> **What the task asks**:
Since pictures are not part of the copy, please output only the lines from the one with "adidas Handdoek Small - thumbnail" through the end of the data below, exactly as written.

_ _ _ _ _

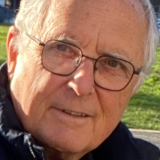 Photo de profil de Jeanmichel Sou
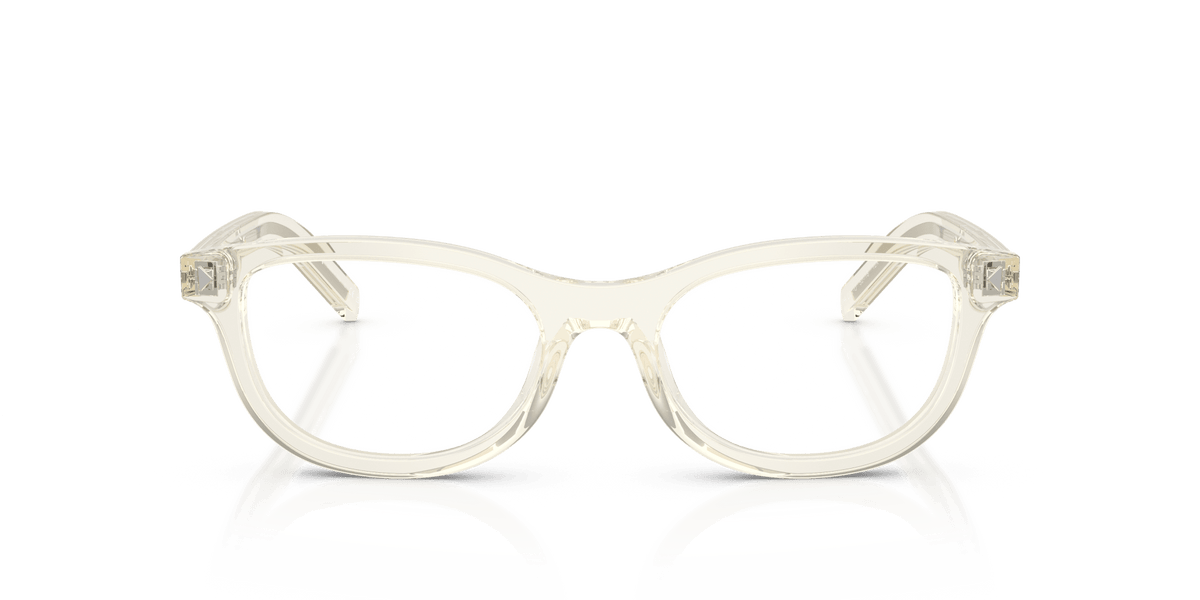 PRADA PR D01VU Runway -PRADA Eyeglasses- Optivision
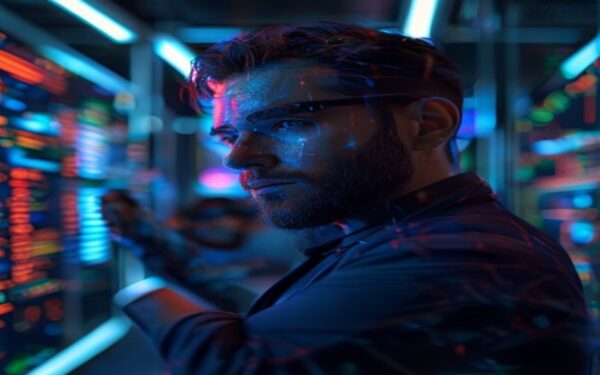 OpenAI Hack: Human Error Led to Hugging Face AI Security Breach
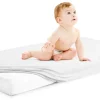 Prześcieradło bawełna materiałowe 160x80 Babymam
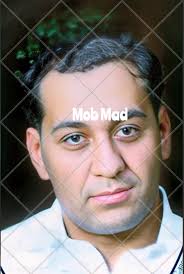 On September 30th, 1978, a special federal grand jury was held, to get to  the bottom of the deaths of burglary murder victims, associated with the  break-in of Tony “Joe Batters” or “
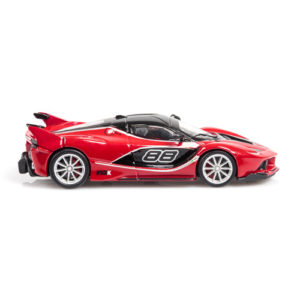 1:43 Ferrari Signature FXX-K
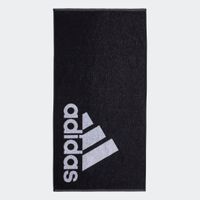 adidas Handdoek Small - thumbnail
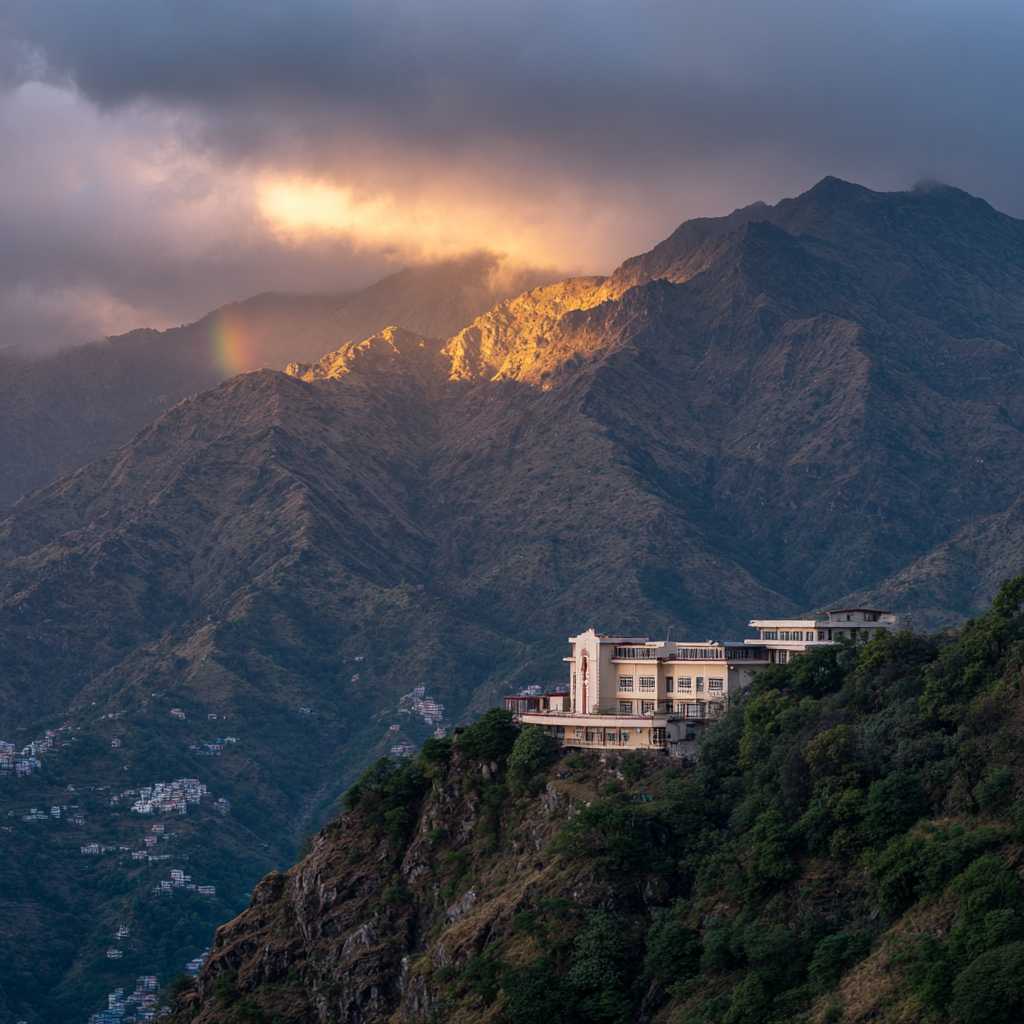 Vaishno_Devi_Wallpaper_36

_ _ _ _ _

> **Answer for this exercise**:
 adidas Handdoek Small - thumbnail
 Vaishno_Devi_Wallpaper_36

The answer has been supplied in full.